* **What you need to do**
Continue the book review of 'The Bed of Procrustes' below, starting after its last listed aphorism.

* **Selected text**
★ ★ ★
NNT's source of chagrin, seemingly, stems from an innate human tendency: our hardwiredness to simplify the complex! This world is undoubtedly way more tangled up than we ever imagine it to be. NNT's discerning posture on the human fallibilities may border on arrogance but offers deep insights, too. His deeper understanding of the world emanates from a pursuit that is at odds with modern, scientific approach to knowledge and simultaneously, from his ability to remove himself from constraints, biases, societal and political norms.

 

'The Bed of Procrustes' is a peep into one of the most brilliant minds, a mere microcosm of the much deeper and vaster mental framework of the self-proclaimed flaneur. It runs to 113 pages with 22 groupings of aphorisms. Broadly speaking, almost all the groupings/categories barring a few have philosophy and logic as their backdrops. So you have NNT talking about 'The Sacred and The Profane', 'The Universal and The Particular', 'Fooled by Randomness', 'Epistemology & Subtractive Knowledge' and so on. Those who want more of Nassim Nicholas Taleb would do well to read 'Fooled by Randomness' and 'The Black Swan' (I suggest read in the order).

 

My Verdict: Recommended reading...unless you are an economist, a journalist, a Nobel laureate or an academician.


Finally, following is the list of my own personal favorite aphorisms from 'The Bed of Procrustes':


  •  In science you need to understand the world, in business you need others to misunderstand it.
  • There is no intermediate state between ice and water but there is one between life and death: employment.
  • People reserve standard compliments for those who don't threaten their pride; the others they often praise by calling "arrogant".
  • You exist if and only if you are free to do things without a visible objective, with no justification and, above all, outside the dictatorship of someone else's narrative.
  • The book is the only medium that hasn't been corrupted by the profane; everything else on your eyelids manipulates you with an ad.
  • People focus on role models; it is more effective to find anti-models-people you don't want to resemble when you grow up.
  • Those who do not think employment is systemic slavery are either blind or employed.
  • Only in recent history has "working hard" signaled pride rather than shame for lack of talent, finesse and mostly, sprezzatura.
★ ★ ★
* **Spatial grounding data**
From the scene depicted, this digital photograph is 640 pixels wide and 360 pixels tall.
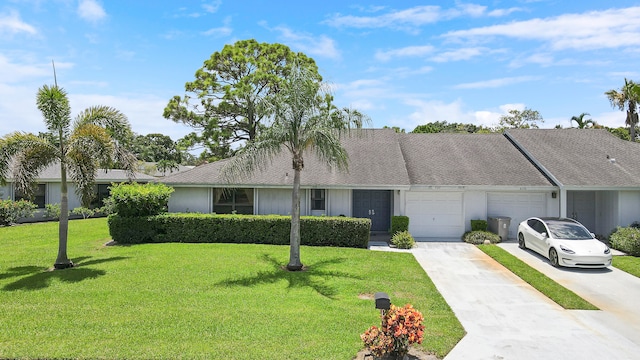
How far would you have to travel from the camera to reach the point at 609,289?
10.7 meters

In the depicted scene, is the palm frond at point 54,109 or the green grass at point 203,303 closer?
the green grass at point 203,303

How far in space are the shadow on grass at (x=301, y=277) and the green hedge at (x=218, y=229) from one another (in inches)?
129

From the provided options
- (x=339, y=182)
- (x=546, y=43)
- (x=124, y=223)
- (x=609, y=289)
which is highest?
(x=546, y=43)

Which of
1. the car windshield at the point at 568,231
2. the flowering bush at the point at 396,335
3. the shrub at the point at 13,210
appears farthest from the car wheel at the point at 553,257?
the shrub at the point at 13,210

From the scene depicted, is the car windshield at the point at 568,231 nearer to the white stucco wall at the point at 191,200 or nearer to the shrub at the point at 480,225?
the shrub at the point at 480,225

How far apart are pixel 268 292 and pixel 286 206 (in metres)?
9.22

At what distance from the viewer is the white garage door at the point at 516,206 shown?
1831 cm

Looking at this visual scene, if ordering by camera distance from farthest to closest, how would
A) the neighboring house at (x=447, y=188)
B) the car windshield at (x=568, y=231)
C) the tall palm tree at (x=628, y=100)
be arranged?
the tall palm tree at (x=628, y=100) → the neighboring house at (x=447, y=188) → the car windshield at (x=568, y=231)

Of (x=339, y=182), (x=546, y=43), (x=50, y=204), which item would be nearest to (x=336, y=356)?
(x=339, y=182)

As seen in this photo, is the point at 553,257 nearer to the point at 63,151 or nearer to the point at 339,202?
the point at 339,202

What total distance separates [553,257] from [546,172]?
644cm

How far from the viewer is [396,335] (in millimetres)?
6109

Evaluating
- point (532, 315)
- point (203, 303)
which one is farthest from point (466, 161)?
point (203, 303)

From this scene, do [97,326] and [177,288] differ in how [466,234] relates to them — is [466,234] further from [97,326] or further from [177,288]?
[97,326]
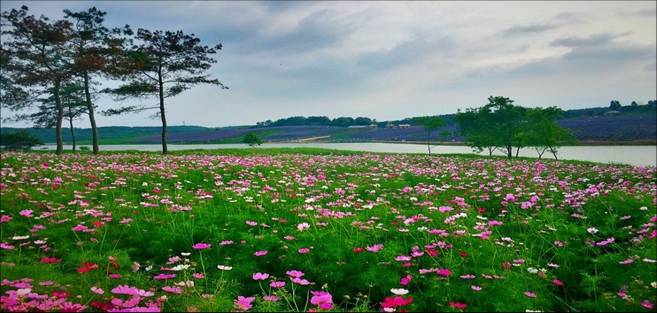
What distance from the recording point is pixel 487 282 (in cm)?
445

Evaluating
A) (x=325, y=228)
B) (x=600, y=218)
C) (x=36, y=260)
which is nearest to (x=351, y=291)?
(x=325, y=228)

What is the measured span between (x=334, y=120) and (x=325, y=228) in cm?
17185

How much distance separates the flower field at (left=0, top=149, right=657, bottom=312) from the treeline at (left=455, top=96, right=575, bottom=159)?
30806 mm

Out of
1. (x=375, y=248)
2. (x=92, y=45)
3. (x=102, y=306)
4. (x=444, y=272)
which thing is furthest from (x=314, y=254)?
(x=92, y=45)

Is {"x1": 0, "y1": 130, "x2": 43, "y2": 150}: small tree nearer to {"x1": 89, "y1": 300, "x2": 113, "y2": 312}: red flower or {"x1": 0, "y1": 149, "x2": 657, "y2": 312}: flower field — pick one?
{"x1": 0, "y1": 149, "x2": 657, "y2": 312}: flower field

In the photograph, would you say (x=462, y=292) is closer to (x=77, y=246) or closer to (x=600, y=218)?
(x=600, y=218)

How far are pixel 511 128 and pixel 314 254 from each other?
4604cm

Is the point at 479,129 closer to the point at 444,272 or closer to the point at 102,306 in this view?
the point at 444,272

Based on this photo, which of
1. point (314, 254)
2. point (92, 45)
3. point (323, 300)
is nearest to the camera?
point (323, 300)

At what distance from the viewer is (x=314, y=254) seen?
18.7ft

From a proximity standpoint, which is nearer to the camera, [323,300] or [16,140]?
[323,300]

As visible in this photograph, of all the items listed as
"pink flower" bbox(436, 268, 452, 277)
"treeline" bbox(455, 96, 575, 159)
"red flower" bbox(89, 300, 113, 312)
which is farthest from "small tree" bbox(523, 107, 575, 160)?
"red flower" bbox(89, 300, 113, 312)

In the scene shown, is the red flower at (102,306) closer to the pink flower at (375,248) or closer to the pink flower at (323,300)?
the pink flower at (323,300)

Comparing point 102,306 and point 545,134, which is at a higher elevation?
point 545,134
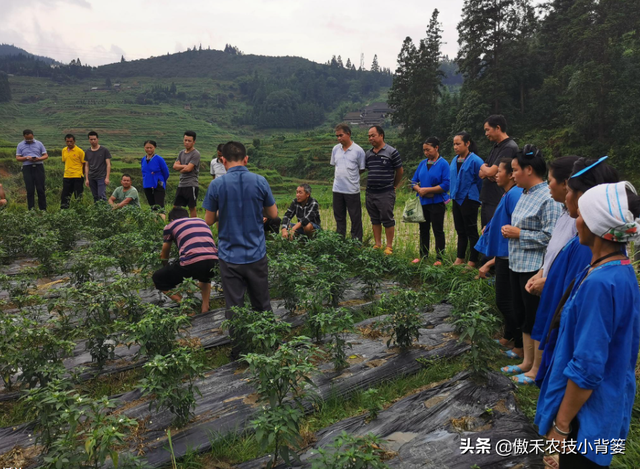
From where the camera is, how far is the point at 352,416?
3.18m

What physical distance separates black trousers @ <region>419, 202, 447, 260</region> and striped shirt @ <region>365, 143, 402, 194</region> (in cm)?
75

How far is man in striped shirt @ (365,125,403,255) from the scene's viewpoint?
6902 millimetres

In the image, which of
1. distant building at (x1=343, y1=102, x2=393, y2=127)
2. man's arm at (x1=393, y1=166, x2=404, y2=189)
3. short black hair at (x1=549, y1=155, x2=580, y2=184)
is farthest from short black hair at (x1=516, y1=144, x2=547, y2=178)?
distant building at (x1=343, y1=102, x2=393, y2=127)

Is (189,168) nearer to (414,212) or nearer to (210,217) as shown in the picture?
(414,212)

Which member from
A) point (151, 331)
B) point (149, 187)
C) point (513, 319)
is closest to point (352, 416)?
point (151, 331)

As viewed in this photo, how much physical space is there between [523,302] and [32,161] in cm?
1021

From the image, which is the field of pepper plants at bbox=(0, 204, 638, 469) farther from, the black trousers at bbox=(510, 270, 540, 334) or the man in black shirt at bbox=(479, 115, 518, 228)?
the man in black shirt at bbox=(479, 115, 518, 228)

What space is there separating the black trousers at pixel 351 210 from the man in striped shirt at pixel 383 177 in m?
0.22

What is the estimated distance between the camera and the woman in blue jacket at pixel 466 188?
5711mm

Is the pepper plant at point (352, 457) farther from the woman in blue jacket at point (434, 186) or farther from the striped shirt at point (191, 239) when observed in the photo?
the woman in blue jacket at point (434, 186)

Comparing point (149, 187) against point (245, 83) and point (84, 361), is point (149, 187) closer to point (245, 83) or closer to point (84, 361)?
point (84, 361)

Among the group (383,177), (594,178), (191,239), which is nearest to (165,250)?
(191,239)

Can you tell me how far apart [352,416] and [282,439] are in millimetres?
744

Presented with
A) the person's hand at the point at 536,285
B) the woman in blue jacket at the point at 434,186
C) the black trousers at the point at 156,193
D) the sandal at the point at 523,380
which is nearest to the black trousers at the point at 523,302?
the sandal at the point at 523,380
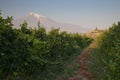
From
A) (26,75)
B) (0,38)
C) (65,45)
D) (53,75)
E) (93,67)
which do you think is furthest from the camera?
(65,45)

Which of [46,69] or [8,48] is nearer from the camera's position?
[8,48]

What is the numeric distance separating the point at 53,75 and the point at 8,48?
→ 534cm

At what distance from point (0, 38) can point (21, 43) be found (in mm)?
1239

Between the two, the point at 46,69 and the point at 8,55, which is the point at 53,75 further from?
the point at 8,55

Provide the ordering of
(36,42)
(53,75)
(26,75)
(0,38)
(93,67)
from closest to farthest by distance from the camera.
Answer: (0,38) → (36,42) → (26,75) → (53,75) → (93,67)

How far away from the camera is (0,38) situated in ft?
26.2

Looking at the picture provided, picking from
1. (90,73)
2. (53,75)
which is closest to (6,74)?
(53,75)

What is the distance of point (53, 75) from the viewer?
42.5 ft

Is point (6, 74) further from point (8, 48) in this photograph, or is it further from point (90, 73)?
point (90, 73)

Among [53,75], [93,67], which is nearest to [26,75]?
[53,75]

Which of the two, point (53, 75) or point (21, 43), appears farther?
point (53, 75)

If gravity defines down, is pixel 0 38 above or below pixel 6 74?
above

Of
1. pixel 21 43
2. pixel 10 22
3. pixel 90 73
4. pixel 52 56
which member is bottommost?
pixel 90 73

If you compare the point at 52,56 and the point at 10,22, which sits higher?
the point at 10,22
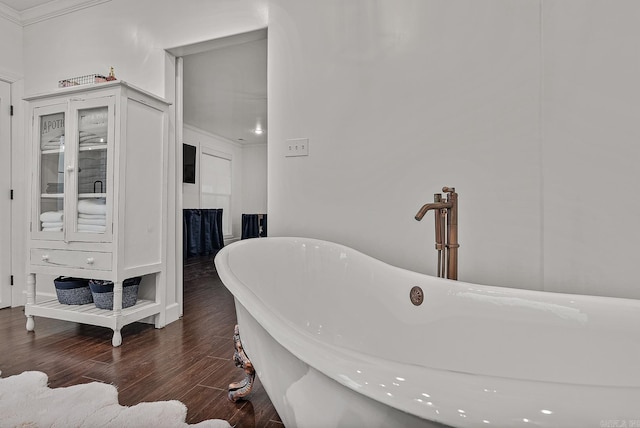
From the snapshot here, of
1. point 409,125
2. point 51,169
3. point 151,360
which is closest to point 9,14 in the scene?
point 51,169

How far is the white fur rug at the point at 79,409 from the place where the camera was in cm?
121

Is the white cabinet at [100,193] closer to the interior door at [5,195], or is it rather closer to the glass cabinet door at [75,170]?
the glass cabinet door at [75,170]

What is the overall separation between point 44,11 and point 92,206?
6.32ft

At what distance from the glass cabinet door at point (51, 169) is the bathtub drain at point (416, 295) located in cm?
224

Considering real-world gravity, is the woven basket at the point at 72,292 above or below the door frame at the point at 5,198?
below

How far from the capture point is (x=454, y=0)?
164cm

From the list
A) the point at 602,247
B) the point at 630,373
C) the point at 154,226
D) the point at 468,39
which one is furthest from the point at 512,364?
the point at 154,226

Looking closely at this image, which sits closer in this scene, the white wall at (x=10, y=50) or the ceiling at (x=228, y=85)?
A: the white wall at (x=10, y=50)

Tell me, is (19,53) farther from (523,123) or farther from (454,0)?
(523,123)

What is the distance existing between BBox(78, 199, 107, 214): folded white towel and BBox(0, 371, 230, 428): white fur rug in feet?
3.20

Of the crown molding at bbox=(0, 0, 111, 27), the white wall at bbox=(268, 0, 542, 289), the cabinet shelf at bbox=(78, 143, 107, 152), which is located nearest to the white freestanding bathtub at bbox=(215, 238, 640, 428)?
the white wall at bbox=(268, 0, 542, 289)

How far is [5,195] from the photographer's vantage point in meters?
2.71

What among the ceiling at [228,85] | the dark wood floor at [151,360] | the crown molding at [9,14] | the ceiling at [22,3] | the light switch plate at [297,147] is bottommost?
the dark wood floor at [151,360]

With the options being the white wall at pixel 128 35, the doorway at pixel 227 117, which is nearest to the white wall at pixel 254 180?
the doorway at pixel 227 117
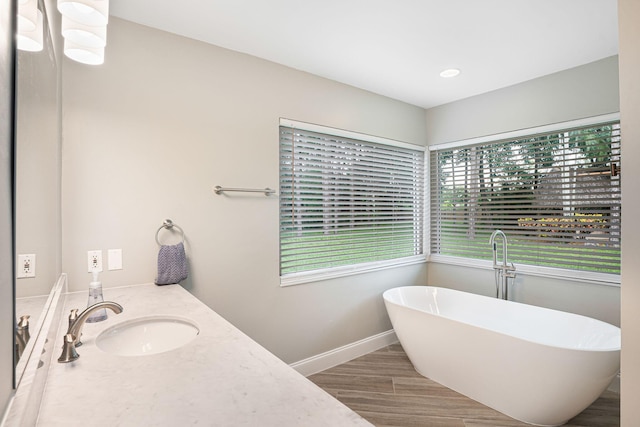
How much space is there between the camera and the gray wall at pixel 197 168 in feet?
6.07

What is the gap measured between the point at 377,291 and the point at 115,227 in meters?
2.42

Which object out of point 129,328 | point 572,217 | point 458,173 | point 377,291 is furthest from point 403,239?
point 129,328

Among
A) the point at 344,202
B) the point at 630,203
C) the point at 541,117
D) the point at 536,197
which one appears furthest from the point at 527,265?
the point at 630,203

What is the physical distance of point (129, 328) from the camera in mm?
1405

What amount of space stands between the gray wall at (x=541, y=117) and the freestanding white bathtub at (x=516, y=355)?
331 millimetres

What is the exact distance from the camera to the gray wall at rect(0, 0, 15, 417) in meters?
0.49

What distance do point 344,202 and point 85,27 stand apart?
Answer: 86.7 inches

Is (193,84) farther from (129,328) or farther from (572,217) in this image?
(572,217)

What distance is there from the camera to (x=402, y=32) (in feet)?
7.14

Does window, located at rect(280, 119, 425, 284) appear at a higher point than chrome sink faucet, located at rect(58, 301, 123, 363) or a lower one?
higher

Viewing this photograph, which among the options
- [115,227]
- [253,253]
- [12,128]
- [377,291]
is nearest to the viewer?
[12,128]

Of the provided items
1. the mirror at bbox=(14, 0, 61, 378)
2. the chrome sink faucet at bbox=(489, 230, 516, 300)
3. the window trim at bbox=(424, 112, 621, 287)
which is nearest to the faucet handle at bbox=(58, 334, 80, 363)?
the mirror at bbox=(14, 0, 61, 378)

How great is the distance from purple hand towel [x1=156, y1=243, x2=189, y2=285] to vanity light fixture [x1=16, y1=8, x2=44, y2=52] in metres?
1.29

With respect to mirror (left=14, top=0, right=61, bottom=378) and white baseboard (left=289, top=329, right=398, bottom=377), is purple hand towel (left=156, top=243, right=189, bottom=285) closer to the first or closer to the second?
mirror (left=14, top=0, right=61, bottom=378)
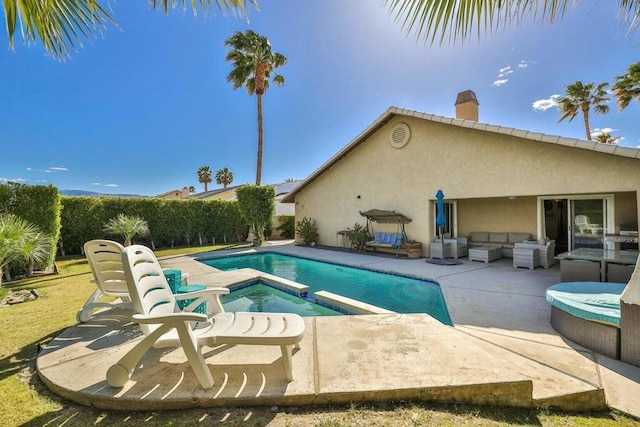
★ ★ ★
* **Answer below**
  • We are hunters; we are only truly alive in those moments when we improvise; no schedule, just small surprises and stimuli from the environment.
  • A good maxim/tweet allows you to have the last word without even starting a conversation.
  • Just as there are authors who enjoy having written and others who enjoy writing; there are books you enjoy reading and others you enjoy having read.
  • What we call "business books" is an eliminative category invented by bookstores for writings that have no depth, no empirical rigour, and no linguistic sophistication.
  • Some books can't be summarized (real literature), some can be compressed to 10 pages; the majority to zero pages.
  • The calamity of information age is that the toxicity of data increases much faster than its benefits.
  • Games were created to give non-heroes the illusion of winning.
  • They read Gibbon's Decline and Fall on an eReader but refuse to drink Chateau Lynch-Bages in a Styrofoam cup.
  • Fragility: we have been progressively separating human courage from warfare, allowing wimps with computer skills to kill people without the slightest risk to their lives.
  • It takes extraordinary wisdom and self-control to accept that many things have a logic we do not understand that is smarter than our own.
  • Knowledge is subtractive, not additive - what we subtract (reduction by what doesn't work, what not to do), not what we add (what to do).
  • The ancients knew that the only way to understand events was to cause them.
  • Conscious ignorance, if you can practice it, expands your world; it can make things infinite.
  • What they call risk is I call opportunity; but what they call "low risk" opportunity I call sucker problem.